Ok guys I just bought. 14 xtp 1000. (New to canam) I just ordered a rubberdown 1.5" shock spacers. Now I read that they are pointless for giving a lift and the fox shocks because the springs can already be tighten up. I plan on mounting my 30" mudlites on for now until I get rims for my 31" skinny laws so I guess my questions are....

1. Should I return the spacer lift and get a bracket lift which I didn't think was available, or would that be too much bind on the axles? Plan on getting a 4-6" later on. 

2. Will my 30" s/w lites fit on?
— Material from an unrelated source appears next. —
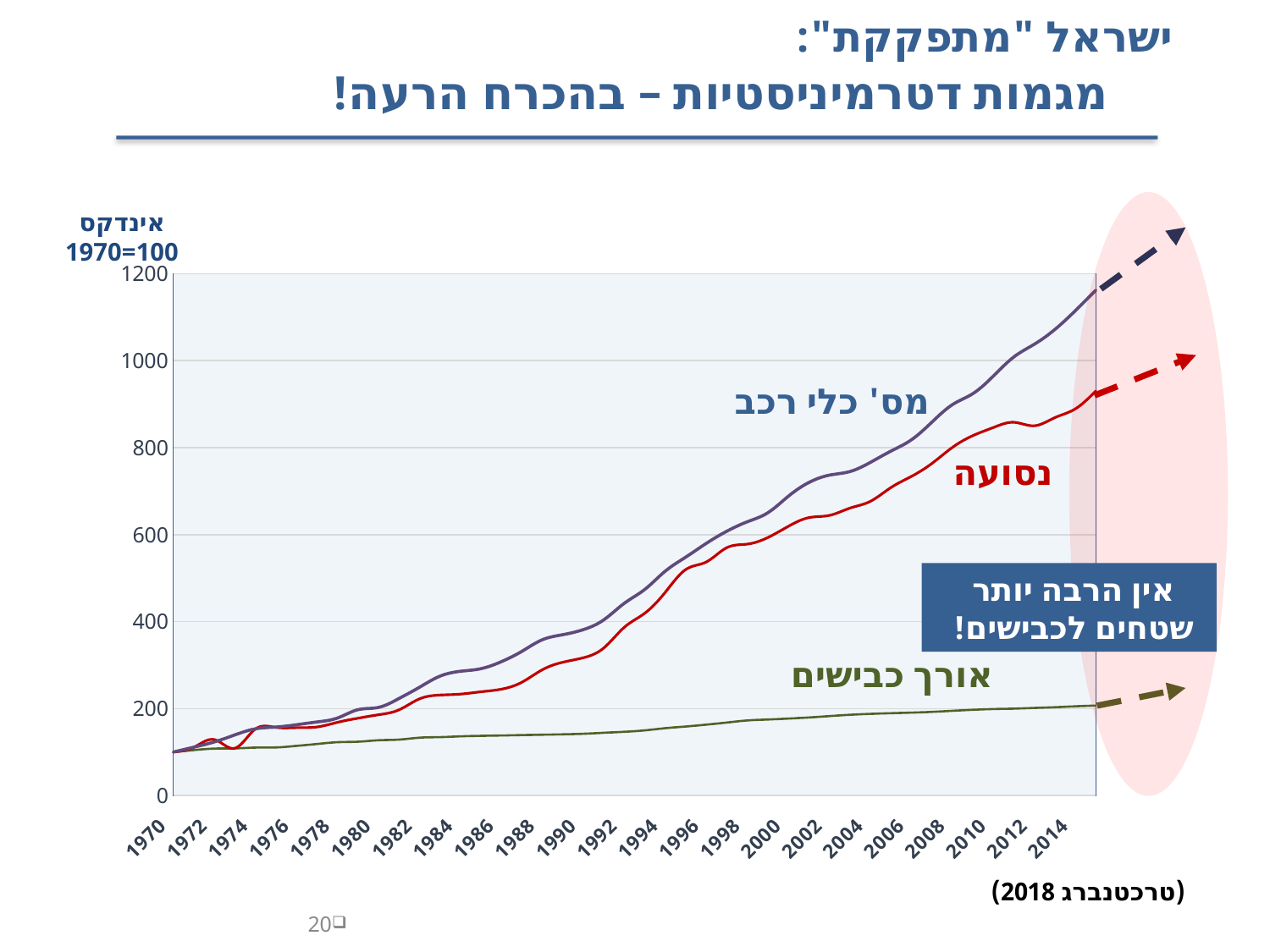
Which series has the lowest value at the right end of the chart (around 2014)? אורך כבישים How many year labels are shown on the x axis? 23 What kind of chart is shown on the slide? line chart Is the value for אורך כבישים in 2014 greater or less than 400? less Is the value for מס' כלי רכב in 2014 greater or less than 1000? greater Do the values of the מס' כלי רכב series rise or fall from 1970 to 2014? rise In 2010, which series is larger: מס' כלי רכב or נסועה? מס' כלי רכב Is the value for נסועה in 2014 greater or less than 1000? less How many data series are plotted on the chart? 3 Which series has the highest value at the right end of the chart (around 2014)? מס' כלי רכב What base year and value does the index on the y axis use? 1970=100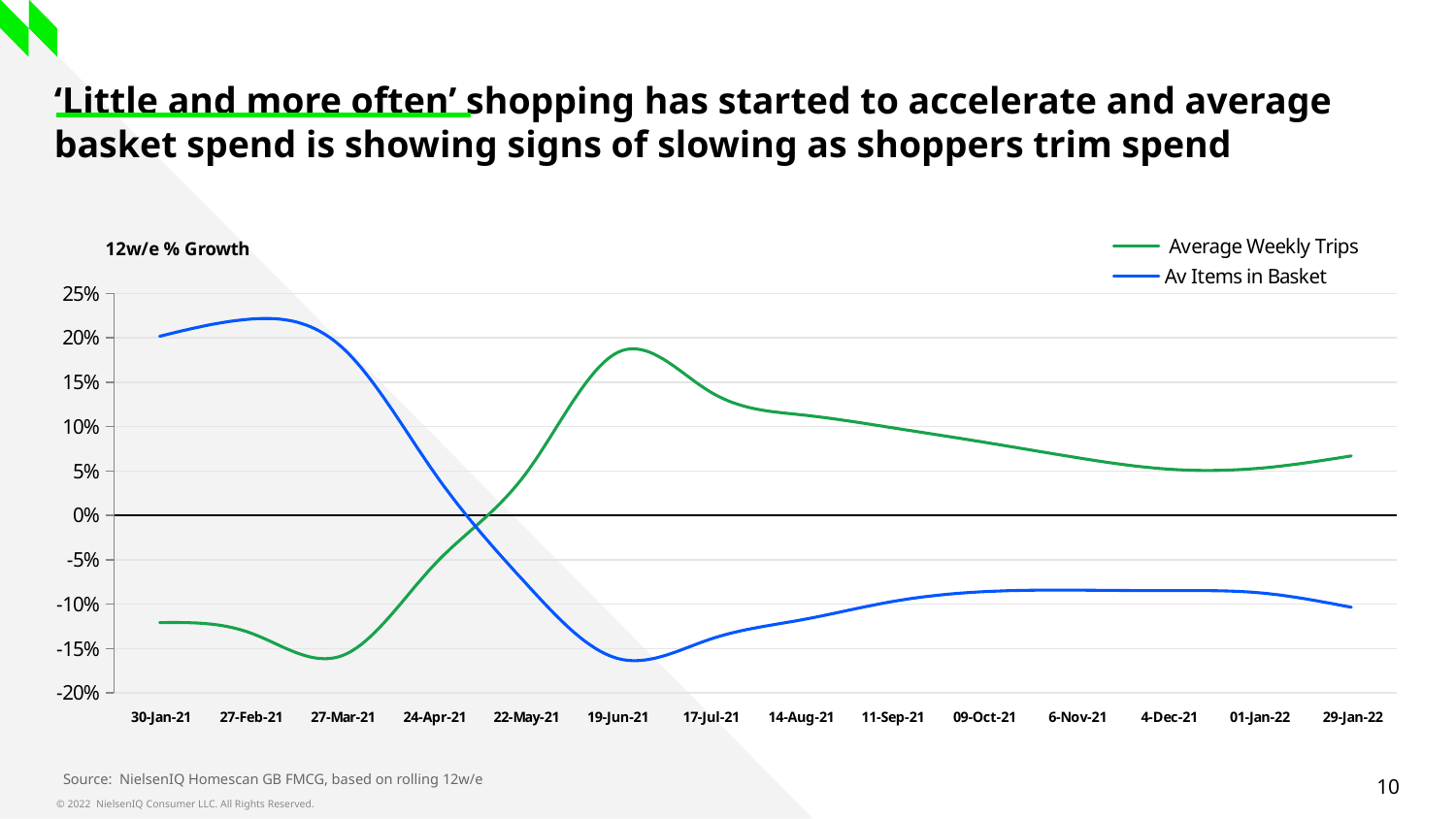
Which colour is used for the Av Items in Basket line? Blue At which date does Av Items in Basket reach its lowest value? 19-Jun-21 Is the value for Av Items in Basket at 19-Jun-21 greater or less than -10%? less At which date does Average Weekly Trips reach its highest value? 19-Jun-21 Is the value for Average Weekly Trips at 27-Mar-21 greater or less than -10%? less How many dates are shown along the x axis? 14 Does the Av Items in Basket line rise or fall between 27-Feb-21 and 19-Jun-21? Fall What is the title shown above the chart's y axis? 12w/e % Growth Is the value for Av Items in Basket at 30-Jan-21 greater or less than 15%? greater What kind of chart is shown on the slide? Line chart At 29-Jan-22, which series has the higher value, Average Weekly Trips or Av Items in Basket? Average Weekly Trips How many series does the legend list? 2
Or do I need to order wheel spacers before I even try?

3. Is it even possible for me to run 31" laws?

4. When guys talk about trimming, is it just the floor boards or the actual plastics?


----------



## REDNEK (Feb 14, 2015)

all the coil spacers do is max out your travel, and makes it stiffer , if the hl springs are available for it they are cheap enough id go that way its not as stiff still maxes out the travel but at least it wont be as stiff id send em back regardless is you want to try it and see if you like it make your own with pvc pipe! if they offer a bracket lift id go for it 2 inch isn't usually enough to ruin a shaft unless your stiff as a board with coils in your springs, lol Im sure someone will chime in on the tires cant help you there but I know when it comes to trimming , anythings trimable if its in the way trim it , and as for wheel spacers I would wait because that all depends on the offset of the wheels you go with ,


----------



## MUDDINMIKE (Jun 8, 2013)

.old....


----------